There may also be, the team suspects, untapped computational potential in systems with little or no error correction. “It would be wonderful if this were true, because then we could have useful products right away instead of waiting for a long time,” says Martinis. One potential application, the team suggests, could be in the simulation of chemical reactions and materials.
Google recently performed a dry run of the approach on a 9-by-1 array of qubits and tested out some fabrication technology on a 2-by-3 array. Scaling up the number of qubits will happen in stages. “This is a challenging system engineering problem,” Martinis says. “We have to scale it up, but the qubits still have to work well. We can’t have any loss in fidelity, any increase in error rates, and I would say error rates and scaling tend to kind of compete against each other.” Still, he says, the team thinks there could be a way to scale up systems well past 50 qubits even without error correction.
Google is not the only company working on building larger quantum systems without error correction. In March, IBM unveiled a plan to create such a superconducting qubit system in the next few years, also with roughly 50 qubits, and to make it accessible on the cloud. “Fifty is a magic number,” says Bob Sutor, IBM’s vice president for this area, because that’s around the point where quantum computers will start to outstrip classical computers for certain tasks.
The quality of superconducting qubits has advanced a lot over the years since D-Wave Systems began offering commercial quantum computers, says Scott Aaronson, a professor of computer science at the University of Texas at Austin. D-Wave, based in Burnaby, B.C., Canada, has claimed that its systems offer a speedup over conventional machines, but Aaronson says there has been no convincing demonstration of that. Google, he says, is clearly aiming for a demonstration of quantum supremacy that is “not something you’ll have to squint and argue about.”
It’s still unclear whether there are useful tasks a 50-or-so-qubit chip could perform, Aaronson says.
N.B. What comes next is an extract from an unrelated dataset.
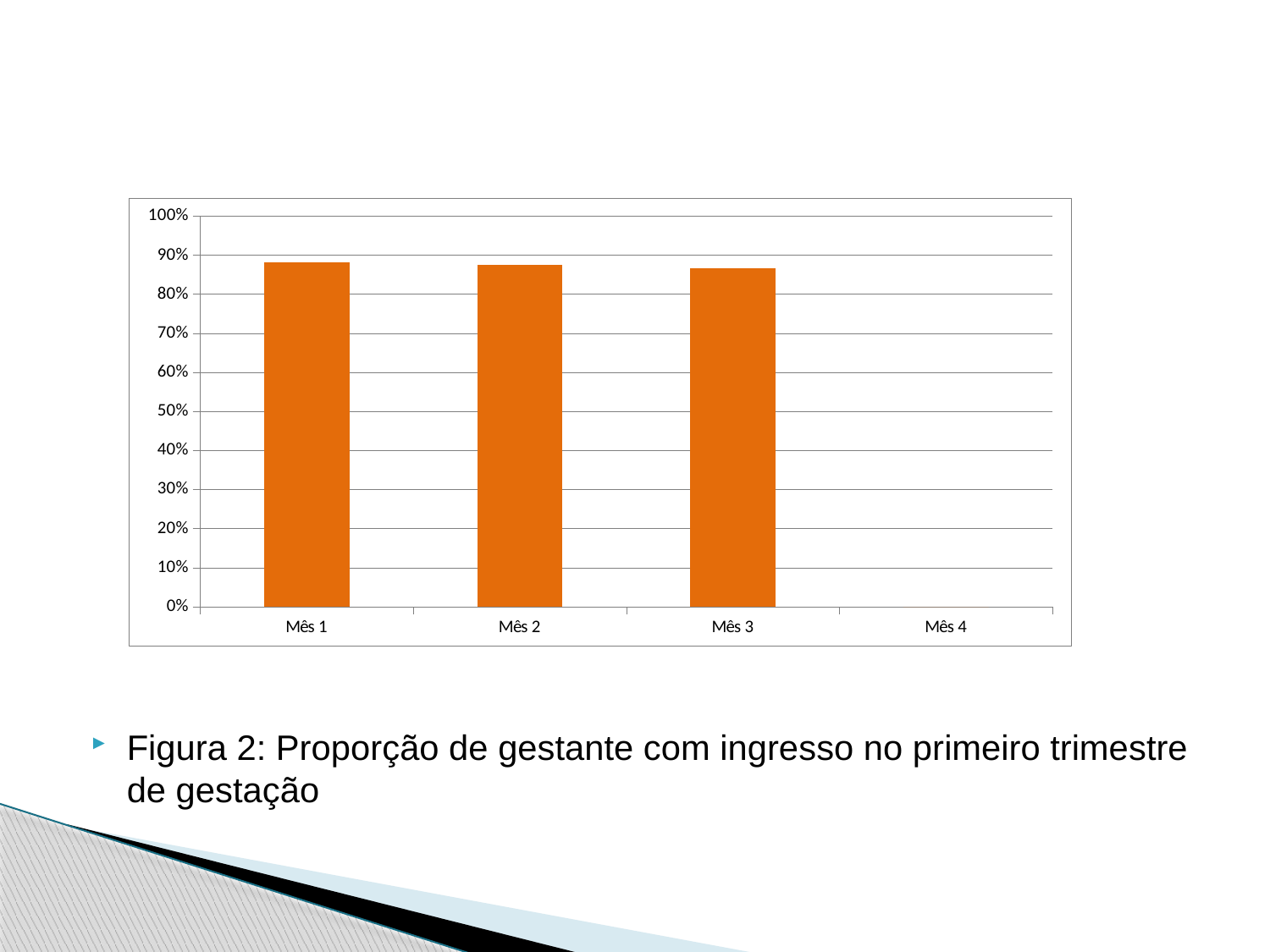
Do the bar values rise or fall from Mês 1 to Mês 3? fall Is the value for Mês 3 greater or less than 90%? less Is the value for Mês 1 greater or less than 90%? less Is the value for Mês 2 greater or less than 80%? greater What kind of chart is shown on the slide? bar chart Which is larger, the value for Mês 1 or the value for Mês 4? Mês 1 What is the highest value shown on the y axis of the chart? 100% Which category has no bar plotted in the chart? Mês 4 How many categories are shown on the x axis of the chart? 4 Which category has the lowest value in the chart? Mês 4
Nor is it certain whether systems can be made bigger without error correction. But he says quantum supremacy will be an important milestone nonetheless, one that is a natural offshoot of the effort to make large-scale, universal quantum machines: “I think that it is absolutely worth just establishing as clearly as we can that the world does work this way. Certainly, if we can do it as a spin-off of technology that will be useful eventually in its own right, then why the hell not?”